Now Trump and many Republicans side with Moscow. So does Fox News’s Tucker “I’m rooting for Russia” Carlson, the No.1 cable host in America. Carlson is trying to walk back his comments, but what I hear each night is just nuanced pro-Kremlin chatter.
Also missing in our national discussion is the Ukrainian diaspora. Under the old Soviet Union, millions of Russians were forced to move into Ukraine, diluting the local ethnic population. Before the invasion more than one in six Ukraine residents was Russian. Also, a few decades ago Ukraine had a population of more than 50 million, but today only about 40 million.
As Ukrainians flee for their lives that ratio will rise. Putin will no doubt tout future census numbers to support his nonsense claim that Ukraine is part of Russia, a subordinate part.

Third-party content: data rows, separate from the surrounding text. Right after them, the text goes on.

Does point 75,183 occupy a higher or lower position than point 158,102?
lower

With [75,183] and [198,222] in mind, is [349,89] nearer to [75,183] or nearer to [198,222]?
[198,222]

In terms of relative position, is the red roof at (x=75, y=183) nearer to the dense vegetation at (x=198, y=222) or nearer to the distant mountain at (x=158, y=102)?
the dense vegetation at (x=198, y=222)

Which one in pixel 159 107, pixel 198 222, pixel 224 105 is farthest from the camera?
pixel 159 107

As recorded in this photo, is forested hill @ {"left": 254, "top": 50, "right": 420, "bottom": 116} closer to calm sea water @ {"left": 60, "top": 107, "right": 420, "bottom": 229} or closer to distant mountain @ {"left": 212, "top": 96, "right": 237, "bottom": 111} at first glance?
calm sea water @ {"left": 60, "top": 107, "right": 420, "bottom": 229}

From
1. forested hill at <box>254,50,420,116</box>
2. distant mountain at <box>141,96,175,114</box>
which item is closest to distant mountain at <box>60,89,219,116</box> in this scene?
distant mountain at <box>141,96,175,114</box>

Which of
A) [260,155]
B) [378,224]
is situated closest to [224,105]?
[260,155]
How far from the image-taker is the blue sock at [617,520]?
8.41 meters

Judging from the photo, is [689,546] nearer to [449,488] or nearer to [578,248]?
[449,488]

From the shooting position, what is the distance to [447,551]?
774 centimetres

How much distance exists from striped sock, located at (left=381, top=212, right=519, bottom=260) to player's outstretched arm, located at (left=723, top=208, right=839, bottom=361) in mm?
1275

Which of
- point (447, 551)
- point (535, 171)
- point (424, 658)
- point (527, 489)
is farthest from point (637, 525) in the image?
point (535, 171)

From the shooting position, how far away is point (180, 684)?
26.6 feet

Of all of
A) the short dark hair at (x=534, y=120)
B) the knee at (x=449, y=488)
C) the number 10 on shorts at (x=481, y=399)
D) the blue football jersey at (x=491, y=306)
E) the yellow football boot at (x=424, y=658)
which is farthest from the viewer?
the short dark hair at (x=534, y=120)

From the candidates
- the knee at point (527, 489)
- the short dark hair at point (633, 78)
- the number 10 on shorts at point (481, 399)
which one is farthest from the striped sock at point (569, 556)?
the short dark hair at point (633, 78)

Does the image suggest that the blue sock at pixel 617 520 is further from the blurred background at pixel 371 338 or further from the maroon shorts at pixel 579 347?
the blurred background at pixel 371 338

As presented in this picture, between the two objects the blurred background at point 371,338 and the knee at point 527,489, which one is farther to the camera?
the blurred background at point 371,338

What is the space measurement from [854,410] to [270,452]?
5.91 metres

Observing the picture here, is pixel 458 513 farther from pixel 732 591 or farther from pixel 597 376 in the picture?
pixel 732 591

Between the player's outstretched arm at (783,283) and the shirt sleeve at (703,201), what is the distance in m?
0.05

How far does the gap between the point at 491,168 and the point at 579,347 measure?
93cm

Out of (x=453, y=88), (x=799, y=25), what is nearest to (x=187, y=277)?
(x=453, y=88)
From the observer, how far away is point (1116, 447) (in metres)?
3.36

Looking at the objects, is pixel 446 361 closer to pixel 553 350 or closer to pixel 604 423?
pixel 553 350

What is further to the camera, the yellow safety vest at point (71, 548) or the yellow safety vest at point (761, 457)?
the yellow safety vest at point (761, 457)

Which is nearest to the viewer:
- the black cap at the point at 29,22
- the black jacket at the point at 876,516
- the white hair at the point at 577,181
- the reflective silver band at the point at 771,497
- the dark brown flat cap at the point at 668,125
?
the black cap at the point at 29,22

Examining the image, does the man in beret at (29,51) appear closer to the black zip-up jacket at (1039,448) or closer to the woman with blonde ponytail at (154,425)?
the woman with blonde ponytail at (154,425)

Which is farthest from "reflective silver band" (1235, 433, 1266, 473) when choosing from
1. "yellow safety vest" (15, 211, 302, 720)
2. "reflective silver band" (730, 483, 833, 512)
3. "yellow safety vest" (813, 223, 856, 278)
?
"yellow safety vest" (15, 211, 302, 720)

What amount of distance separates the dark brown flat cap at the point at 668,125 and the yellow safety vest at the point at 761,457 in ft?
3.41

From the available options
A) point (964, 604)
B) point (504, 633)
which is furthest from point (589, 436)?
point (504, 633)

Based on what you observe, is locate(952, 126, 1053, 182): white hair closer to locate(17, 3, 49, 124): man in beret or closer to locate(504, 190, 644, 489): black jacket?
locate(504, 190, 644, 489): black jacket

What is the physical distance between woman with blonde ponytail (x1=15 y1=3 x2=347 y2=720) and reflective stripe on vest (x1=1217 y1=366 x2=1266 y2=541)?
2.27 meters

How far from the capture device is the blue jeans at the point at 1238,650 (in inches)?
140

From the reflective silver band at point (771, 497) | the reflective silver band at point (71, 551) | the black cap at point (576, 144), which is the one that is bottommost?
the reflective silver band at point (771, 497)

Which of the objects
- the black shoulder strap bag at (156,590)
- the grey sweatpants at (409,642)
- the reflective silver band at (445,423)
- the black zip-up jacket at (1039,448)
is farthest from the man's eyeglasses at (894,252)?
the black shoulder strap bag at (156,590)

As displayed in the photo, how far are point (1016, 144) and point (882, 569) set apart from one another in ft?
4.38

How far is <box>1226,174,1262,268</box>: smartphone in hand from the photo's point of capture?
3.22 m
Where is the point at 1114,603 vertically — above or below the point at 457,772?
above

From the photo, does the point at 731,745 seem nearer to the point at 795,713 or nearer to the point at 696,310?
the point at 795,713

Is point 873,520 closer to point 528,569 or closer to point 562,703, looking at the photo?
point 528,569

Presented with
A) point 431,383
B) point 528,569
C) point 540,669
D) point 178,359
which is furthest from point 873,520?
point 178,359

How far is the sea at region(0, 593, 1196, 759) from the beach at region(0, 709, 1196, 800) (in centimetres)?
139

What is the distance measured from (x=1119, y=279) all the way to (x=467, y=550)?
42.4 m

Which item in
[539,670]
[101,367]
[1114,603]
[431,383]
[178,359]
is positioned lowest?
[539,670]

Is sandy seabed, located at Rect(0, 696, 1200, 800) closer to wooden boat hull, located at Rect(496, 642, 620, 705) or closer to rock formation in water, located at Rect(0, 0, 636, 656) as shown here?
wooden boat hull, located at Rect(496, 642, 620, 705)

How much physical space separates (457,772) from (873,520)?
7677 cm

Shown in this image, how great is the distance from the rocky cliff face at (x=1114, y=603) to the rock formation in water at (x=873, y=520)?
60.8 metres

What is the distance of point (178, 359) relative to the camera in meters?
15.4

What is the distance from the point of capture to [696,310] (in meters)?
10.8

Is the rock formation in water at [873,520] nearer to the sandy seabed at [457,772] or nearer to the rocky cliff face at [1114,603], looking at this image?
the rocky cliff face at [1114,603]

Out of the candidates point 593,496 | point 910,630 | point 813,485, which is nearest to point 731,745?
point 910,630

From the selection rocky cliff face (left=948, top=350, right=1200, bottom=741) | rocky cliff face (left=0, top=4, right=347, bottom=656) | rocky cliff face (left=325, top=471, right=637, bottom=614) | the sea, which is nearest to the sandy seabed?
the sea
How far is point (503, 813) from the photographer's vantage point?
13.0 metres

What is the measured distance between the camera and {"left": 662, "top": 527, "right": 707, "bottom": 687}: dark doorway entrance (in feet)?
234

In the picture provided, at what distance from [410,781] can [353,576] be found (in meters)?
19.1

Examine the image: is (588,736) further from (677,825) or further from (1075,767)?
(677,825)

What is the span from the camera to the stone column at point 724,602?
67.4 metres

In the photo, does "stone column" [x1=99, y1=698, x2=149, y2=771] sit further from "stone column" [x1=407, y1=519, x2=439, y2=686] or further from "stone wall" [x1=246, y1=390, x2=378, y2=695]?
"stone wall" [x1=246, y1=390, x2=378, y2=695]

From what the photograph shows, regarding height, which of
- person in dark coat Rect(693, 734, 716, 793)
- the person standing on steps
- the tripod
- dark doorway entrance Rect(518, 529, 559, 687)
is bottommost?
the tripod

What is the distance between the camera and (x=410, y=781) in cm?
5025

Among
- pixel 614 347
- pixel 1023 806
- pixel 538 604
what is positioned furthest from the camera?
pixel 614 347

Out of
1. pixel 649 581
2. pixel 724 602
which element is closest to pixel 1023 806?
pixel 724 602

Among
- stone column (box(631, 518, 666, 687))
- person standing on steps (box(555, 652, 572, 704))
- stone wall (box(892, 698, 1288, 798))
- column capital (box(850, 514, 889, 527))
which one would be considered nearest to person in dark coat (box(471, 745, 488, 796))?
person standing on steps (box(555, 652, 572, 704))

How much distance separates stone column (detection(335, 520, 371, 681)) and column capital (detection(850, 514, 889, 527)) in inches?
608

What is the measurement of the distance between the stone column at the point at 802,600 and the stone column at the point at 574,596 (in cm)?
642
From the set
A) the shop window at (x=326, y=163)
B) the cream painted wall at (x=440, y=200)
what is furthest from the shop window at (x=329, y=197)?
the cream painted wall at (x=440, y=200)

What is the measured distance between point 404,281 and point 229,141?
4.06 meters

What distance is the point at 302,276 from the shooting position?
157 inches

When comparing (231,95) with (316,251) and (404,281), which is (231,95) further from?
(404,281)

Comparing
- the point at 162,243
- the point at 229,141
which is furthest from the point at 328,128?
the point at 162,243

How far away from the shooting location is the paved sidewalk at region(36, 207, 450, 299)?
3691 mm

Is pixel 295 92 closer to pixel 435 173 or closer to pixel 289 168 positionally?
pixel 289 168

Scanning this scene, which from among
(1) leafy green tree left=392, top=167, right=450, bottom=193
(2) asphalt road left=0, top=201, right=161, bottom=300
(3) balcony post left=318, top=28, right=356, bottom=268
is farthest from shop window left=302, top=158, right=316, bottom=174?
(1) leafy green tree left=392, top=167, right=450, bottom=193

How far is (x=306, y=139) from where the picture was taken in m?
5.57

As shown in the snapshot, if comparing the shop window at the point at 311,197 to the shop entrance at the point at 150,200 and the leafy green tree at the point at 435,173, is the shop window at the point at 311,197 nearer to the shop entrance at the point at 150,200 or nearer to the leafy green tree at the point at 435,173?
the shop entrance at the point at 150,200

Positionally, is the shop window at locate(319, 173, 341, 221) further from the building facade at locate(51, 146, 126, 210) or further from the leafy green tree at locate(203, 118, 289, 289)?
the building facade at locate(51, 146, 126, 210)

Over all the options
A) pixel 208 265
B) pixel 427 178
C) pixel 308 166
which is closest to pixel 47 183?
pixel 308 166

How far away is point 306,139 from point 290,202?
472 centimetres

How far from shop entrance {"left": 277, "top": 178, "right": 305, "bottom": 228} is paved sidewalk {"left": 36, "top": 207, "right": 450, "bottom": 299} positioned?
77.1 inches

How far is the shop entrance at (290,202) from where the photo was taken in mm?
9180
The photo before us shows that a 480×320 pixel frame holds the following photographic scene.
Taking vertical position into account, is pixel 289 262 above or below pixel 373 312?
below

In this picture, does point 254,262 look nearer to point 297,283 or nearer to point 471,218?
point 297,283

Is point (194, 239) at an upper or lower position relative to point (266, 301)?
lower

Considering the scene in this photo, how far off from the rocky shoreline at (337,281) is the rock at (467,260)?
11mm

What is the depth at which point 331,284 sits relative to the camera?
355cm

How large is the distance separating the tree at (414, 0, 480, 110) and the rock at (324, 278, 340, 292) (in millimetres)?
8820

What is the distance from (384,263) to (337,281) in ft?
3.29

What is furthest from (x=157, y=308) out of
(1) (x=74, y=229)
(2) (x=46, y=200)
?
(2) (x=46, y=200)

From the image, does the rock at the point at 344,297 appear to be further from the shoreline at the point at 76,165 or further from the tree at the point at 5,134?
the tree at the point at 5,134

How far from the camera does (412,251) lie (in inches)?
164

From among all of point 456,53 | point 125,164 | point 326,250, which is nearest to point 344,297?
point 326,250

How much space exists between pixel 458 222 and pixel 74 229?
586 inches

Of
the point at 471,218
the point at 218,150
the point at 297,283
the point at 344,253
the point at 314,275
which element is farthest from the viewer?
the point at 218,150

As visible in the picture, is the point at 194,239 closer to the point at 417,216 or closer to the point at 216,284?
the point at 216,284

Kyiv Ancient Unlike Moscow
Kyiv was a thriving city a millennia ago. Back then Moscow was a wide place in the forest with a few huts. There’s a strong case for saying Kyiv is the mother of Russia, but not the other way around as Putin insists.
So how is the world to deal with invasions of non-nuclear countries by nuclear powers? I don’t have an answer, but I do have a suggestion: We need to study and devise a new global doctrine to address this menace.
And I suggest using my imaginary analytical friend, the Cosmic Journalist, to analyze the issue.
The Cosmic Journalist, coming here from another planet, can be clear-eyed. This tool for inquiry can appreciate that Putin feels contained by America, with its oceans on each side. U.S. allies simultaneously recognize that Putin’s disappointment at the collapse of the Soviet Union is no grounds for invading other countries.